===== Extrait source

François-Xavier Bellamy – La crise que nous traversons, sous toutes ses
formes, me semble avoir une seule et même racine : dans nos sociétés
occidentales, quelques générations ont refusé de transmettre à leurs
successeurs ce qu’elles-mêmes avaient reçu. Il
s’agit là d’un phénomène tout à fait inédit dans l’histoire des hommes
: une immense majorité d’adultes en sont venus à penser qu’enseigner à leurs
enfants le savoir, la culture, la morale, la religion dont ils avaient
hérité avant eux, allait enfermer leur liberté et les priver de leur
spontanéité. Cette rupture de la transmission, qui
s’est opérée aussi bien à l’école que dans les familles, dans les
institutions publiques comme dans l’Église, est la cause unique des
nombreuses facettes de la crise que nous vivons : échec éducatif, érosion du
lien social, isolement individualiste, fragilisation des familles… Même sur
le terrain de l’économie et de l’environnement, nous
vivons une rupture de la transmission.
Vous écrivez que cette rupture n’est pas due à un échec, mais est le
résultat d’une volonté délibérée qui se manifeste clairement chez trois
grands penseurs, Descartes, Rousseau et Bourdieu : pourriez-vous nous
expliquer cela ?

==========

### [Consigne A]
Répondez brièvement aux questions suivantes sur l'extrait consacré à la rupture de la transmission :
(i) Qu'est-ce que quelques générations ont refusé de transmettre à leurs successeurs ?
(ii) Dans quels lieux ou quelles institutions cette rupture s'est-elle opérée ?
(iii) Quels sont les trois penseurs nommés dans l'extrait ?
Les lignes de données n'ont aucun rapport avec l'extrait.

===== Données de l'exercice

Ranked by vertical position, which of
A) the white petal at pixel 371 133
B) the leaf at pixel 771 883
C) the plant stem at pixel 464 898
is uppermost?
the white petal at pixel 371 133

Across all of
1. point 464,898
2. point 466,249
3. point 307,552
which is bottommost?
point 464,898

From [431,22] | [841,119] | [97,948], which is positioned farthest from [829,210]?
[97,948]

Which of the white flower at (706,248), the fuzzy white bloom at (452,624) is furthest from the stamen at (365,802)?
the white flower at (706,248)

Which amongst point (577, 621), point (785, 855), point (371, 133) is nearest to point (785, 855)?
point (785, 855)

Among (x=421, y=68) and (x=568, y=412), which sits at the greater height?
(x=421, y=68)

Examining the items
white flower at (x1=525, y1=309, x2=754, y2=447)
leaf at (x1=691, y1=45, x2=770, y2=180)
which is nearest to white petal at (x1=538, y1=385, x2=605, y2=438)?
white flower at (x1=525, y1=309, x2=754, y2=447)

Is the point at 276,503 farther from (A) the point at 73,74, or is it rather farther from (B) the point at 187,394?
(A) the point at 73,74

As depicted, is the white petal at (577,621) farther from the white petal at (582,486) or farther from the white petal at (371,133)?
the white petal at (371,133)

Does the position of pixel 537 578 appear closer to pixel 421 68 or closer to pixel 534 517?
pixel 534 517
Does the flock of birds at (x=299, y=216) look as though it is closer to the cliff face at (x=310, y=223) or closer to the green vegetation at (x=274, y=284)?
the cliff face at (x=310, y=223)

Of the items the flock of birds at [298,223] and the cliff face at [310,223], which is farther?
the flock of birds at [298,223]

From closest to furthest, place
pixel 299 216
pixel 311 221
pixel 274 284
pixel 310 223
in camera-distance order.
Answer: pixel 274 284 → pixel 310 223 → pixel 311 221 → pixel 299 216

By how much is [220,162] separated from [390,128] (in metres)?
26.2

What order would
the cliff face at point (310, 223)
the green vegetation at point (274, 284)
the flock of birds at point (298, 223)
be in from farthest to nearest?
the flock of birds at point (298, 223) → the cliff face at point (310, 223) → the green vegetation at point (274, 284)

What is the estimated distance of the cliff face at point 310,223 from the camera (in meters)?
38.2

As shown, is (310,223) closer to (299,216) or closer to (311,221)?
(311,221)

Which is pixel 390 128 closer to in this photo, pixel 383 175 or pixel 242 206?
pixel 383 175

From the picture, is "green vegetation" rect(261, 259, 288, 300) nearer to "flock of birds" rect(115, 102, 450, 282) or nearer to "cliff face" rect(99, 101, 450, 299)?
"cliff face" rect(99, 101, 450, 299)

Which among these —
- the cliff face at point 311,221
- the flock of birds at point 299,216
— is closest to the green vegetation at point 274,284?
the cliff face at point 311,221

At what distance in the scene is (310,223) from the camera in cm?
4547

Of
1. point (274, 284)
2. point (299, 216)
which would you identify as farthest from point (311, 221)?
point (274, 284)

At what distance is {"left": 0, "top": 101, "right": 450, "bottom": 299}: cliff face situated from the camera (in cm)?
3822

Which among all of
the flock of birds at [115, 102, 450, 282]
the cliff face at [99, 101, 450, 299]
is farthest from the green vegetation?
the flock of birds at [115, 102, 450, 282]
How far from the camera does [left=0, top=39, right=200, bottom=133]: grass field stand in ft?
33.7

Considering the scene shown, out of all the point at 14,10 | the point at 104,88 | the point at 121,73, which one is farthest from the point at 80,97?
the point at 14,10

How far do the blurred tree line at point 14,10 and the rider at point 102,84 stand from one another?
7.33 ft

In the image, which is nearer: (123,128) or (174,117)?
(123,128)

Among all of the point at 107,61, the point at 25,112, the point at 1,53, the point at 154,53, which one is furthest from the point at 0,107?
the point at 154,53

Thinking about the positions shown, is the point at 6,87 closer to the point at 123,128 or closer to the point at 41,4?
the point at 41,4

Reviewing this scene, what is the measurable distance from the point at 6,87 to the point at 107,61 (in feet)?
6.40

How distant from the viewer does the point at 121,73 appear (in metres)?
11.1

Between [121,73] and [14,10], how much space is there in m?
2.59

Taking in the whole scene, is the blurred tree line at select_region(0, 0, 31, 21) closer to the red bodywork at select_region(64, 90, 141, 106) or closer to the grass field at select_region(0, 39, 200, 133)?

==========

### [Consigne B]
Imprimez à l'identique les lignes de données, de celle qui contient « In the image, which » jusqu'à la fin des données, ces deux bornes comprises.

### [Réponse complète A]
(i) Ce qu'elles-mêmes avaient reçu.
(ii) À l'école, dans les familles, dans les institutions publiques et dans l'Église.
(iii) Descartes, Rousseau et Bourdieu.

### [Réponse complète B]
In the image, which is nearer: (123,128) or (174,117)?
(123,128)

Among all of the point at 107,61, the point at 25,112, the point at 1,53, the point at 154,53, which one is furthest from the point at 0,107?
the point at 154,53

Thinking about the positions shown, is the point at 6,87 closer to the point at 123,128 or closer to the point at 41,4?
the point at 41,4

Reviewing this scene, what is the measurable distance from the point at 6,87 to the point at 107,61 (in feet)?
6.40

How distant from the viewer does the point at 121,73 appear (in metres)?
11.1

Between [121,73] and [14,10], how much space is there in m?
2.59

Taking in the whole scene, is the blurred tree line at select_region(0, 0, 31, 21) closer to the red bodywork at select_region(64, 90, 141, 106) or closer to the grass field at select_region(0, 39, 200, 133)?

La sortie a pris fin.